- **Given information**:
↓

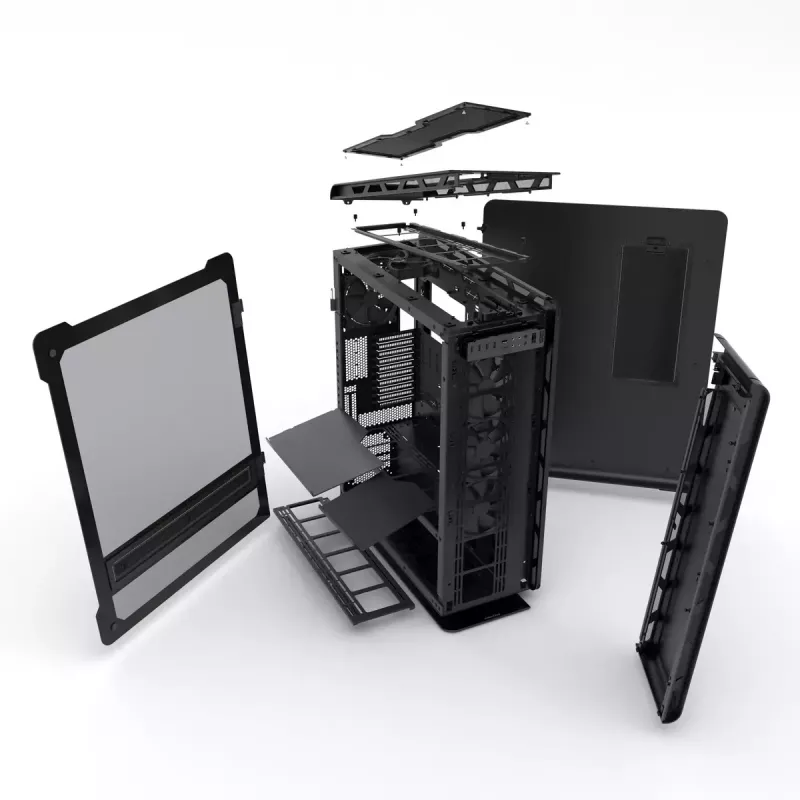 obudowa PC Phanteks Enthoo Elite Full Tower czarna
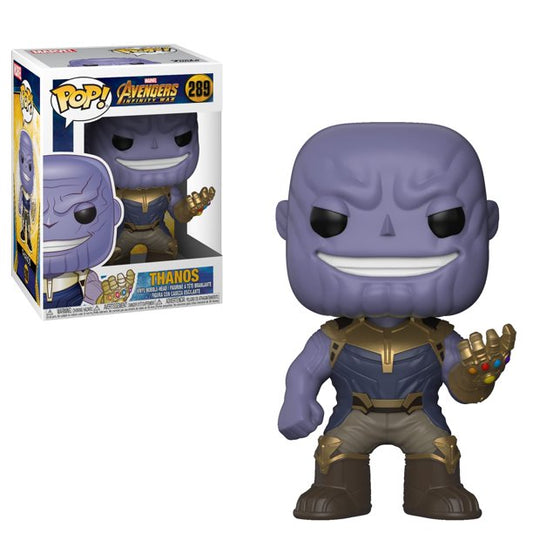 Funko Pop! Marvel: Avengers, Thanos 289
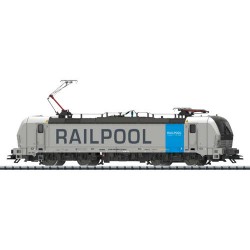 ** Trix 22190 Railpool BR193 Electric Locomotive VI (DCC-Sound)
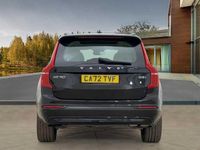 Used Volvo XC90 Plus 235 HP (172 kW) 2022 Black SUV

↑

- **Exercise directions**:
Everything in the listing above except the pictures should be duplicated exactly.

- **Solution to the problem**:
 obudowa PC Phanteks Enthoo Elite Full Tower czarna
 Funko Pop! Marvel: Avengers, Thanos 289
 ** Trix 22190 Railpool BR193 Electric Locomotive VI (DCC-Sound)
 Used Volvo XC90 Plus 235 HP (172 kW) 2022 Black SUV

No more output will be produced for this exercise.